Olgierd Wojciechowski: Trudno powiedzieć. Na pewno jest to wynik pewnej niedobrej atmosfery, jaką tworzy się wokół mniejszości litewskiej w Polsce. Ostatnie wydarzenia, czyli likwidacja jedynego programu telewizyjnego „Panorama litewska” emitowanego w TVP Białystok i ta akcja zorganizowana przeciwko nazwom miejscowości w języku litewskim i pomnikowi, dają dużo do myślenia.

Czy według pana te incydenty mogły być spowodowane nieprzychylnymi wypowiedziami Ministerstwa Spraw Zagranicznych w stosunku do Litwy? 

- Myślę, że tak. Według mnie powinno się budować relacje między narodami. To nie jest tak, że Litwini i Polacy to są dwa odrębne narody. Znamy przeszłość, w końcu w pewnych etapach nasza wspólna historia była trudna. Dlatego moim zdaniem te wypowiedzi powinny być ostrożniejsze. To na pewno jedna z przyczyn. W ogóle w Polsce mało się mówi o mniejszościach. W programach nauczania mamy 3-4 tematy dotyczące mniejszości narodowych. Powinno być ich zdecydowanie więcej, zwłaszcza w regionach, gdzie sama mniejszość mieszka. Przecież trudno jest mi podejrzewać, że ktoś specjalnie przyjechał z głębi Polski, by pomalować te tablice. Zrobił to pewnie ktoś z tego regionu.

Dlaczego do tej fali nienawiści doszło właśnie teraz? Czy według pana w ostatnim czasie wydarzył się coś, co mogło popchnąć sprawców do takich czynów? 
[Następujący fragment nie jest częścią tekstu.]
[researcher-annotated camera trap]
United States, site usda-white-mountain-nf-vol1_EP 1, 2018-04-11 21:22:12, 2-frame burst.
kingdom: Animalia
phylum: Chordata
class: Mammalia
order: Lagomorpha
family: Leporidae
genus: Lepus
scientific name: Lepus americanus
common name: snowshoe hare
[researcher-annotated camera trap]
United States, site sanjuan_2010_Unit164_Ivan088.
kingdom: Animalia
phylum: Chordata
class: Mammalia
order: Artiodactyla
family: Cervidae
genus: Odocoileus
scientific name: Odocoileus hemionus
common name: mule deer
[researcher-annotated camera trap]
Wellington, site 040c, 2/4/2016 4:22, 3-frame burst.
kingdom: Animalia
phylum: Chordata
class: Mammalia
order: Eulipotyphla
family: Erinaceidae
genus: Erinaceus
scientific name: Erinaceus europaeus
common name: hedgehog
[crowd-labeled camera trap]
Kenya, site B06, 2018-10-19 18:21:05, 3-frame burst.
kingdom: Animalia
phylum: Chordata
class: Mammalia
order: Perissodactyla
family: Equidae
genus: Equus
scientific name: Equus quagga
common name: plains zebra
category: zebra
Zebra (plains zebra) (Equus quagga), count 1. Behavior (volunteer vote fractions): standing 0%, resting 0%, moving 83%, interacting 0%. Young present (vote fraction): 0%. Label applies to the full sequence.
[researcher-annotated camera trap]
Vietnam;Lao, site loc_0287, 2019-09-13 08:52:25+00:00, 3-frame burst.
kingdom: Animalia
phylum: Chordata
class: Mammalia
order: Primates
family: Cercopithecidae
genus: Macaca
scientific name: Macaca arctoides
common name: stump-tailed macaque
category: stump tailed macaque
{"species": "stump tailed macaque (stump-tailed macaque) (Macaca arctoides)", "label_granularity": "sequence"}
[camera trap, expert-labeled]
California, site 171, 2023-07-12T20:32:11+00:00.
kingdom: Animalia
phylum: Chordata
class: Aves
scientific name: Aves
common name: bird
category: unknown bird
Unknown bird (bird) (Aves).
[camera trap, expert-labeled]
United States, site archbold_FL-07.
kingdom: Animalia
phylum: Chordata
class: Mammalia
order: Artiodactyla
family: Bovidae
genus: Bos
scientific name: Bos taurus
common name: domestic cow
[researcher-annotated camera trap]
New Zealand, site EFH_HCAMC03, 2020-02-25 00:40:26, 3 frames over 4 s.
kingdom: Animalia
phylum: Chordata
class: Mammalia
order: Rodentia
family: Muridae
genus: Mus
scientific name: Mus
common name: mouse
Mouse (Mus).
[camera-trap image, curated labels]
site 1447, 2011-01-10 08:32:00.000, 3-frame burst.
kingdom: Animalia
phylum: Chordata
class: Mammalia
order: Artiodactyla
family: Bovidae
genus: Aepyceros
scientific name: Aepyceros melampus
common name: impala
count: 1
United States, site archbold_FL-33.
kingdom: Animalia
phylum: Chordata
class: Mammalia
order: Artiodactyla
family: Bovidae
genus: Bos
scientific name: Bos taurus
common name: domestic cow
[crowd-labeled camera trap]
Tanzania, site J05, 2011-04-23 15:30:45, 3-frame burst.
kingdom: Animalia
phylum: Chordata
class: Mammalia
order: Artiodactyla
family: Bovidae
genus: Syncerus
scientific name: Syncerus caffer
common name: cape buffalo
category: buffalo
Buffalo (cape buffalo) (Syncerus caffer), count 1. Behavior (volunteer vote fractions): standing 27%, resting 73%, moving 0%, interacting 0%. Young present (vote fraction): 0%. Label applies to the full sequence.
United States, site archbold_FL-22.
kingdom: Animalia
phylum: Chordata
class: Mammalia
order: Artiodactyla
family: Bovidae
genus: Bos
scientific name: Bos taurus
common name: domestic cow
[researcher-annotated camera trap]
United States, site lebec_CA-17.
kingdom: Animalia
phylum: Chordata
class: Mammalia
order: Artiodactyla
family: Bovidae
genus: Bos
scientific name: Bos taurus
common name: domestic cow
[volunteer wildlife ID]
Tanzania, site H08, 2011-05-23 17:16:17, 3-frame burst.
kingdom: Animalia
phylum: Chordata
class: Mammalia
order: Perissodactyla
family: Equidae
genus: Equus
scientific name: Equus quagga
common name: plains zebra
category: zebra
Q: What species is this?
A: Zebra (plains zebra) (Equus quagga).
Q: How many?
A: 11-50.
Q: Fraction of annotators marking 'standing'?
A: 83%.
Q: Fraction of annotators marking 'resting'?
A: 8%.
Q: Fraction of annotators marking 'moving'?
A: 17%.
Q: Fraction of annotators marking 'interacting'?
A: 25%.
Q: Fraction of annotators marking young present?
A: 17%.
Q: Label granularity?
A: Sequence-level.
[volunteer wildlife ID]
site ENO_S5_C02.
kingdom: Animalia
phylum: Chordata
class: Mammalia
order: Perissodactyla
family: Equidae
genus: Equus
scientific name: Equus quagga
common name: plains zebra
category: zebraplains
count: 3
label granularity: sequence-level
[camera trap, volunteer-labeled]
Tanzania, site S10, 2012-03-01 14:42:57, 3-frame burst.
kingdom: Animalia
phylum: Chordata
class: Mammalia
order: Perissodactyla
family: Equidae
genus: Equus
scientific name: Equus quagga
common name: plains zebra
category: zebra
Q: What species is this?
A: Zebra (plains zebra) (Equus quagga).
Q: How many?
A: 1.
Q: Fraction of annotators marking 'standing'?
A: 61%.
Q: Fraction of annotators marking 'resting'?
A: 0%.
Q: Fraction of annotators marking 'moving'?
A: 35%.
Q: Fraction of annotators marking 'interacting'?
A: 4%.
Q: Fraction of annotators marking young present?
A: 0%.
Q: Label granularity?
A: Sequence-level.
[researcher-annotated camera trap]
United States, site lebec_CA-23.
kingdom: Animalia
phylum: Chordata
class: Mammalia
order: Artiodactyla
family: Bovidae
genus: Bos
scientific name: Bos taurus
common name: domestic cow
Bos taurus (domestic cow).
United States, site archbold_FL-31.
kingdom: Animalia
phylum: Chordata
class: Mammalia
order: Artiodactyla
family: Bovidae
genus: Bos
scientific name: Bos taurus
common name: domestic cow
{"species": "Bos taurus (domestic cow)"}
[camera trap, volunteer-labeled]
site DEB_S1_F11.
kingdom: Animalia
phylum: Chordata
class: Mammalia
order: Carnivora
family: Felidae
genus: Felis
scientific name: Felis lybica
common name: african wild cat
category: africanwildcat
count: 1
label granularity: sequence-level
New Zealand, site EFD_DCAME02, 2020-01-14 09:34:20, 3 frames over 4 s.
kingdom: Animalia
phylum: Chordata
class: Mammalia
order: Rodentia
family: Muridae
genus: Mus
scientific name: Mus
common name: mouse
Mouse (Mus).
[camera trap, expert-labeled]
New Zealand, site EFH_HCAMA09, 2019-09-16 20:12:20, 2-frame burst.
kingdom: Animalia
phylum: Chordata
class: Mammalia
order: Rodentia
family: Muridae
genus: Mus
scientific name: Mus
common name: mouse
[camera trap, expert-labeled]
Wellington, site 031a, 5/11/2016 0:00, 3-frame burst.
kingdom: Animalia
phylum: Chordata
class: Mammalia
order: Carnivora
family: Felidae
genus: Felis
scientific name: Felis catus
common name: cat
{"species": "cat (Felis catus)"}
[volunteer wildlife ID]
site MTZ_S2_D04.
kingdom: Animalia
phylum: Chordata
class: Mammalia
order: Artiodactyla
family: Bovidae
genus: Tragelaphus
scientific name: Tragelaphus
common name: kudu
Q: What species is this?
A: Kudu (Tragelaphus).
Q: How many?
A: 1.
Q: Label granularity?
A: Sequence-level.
- No właśnie nie. Wiem, że w Warszawie 30 sierpnia planowany jest okrągły stół na temat 20-lecia ustanowienia stosunków dyplomatycznych między Polską a Litwą. Ale chyba nie ma co wiązać tych dwóch spraw.

Jak te incydenty są odbierane przez Litwinów mieszkających w Polsce? 

- Jesteśmy przestraszeni, boimy się. Jak się patrzy na te zamazane tablice z nazwami miejscowości w języku litewskim, to rodzi to pewne obawy, co będzie dalej. Niedawno byłem pod budynkiem szkoły litewskiej w Sejnach i zastanawiałem się, czy za kilka, czy kilkanaście godzin nie będę tam oglądał powybijanych szyb. Na taką skalę i tak zorganizowana akcja przeciwko mniejszości litewskiej występuje po raz pierwszy.

Co według pana należy zrobić, aby w przyszłości zapobiec tego typu wydarzeniom? 

- Powinno się budować dobre relacje między Polakami i Litwinami zaczynając już od najmłodszych. Szkoły powinny uczyć większej tolerancji. Mamy ustawę o mniejszościach narodowych. W przypadku Litwinów realizowana jest ona tylko w gminie Puńsk. W innych regionach nie działa, a szkoda. Według mnie samorządy, bo to na nich barkach spoczywa realizacja tej ustawy, powinny naprawdę odpowiedzialnie podejść do tematu i stworzyć odpowiednie warunki do rozwoju mniejszości. A nie hamować ten rozwój przez likwidację programów telewizyjnych, o których już wspomniałem. No i na końcu - wypowiedzi polityków powinny być bardziej przemyślane.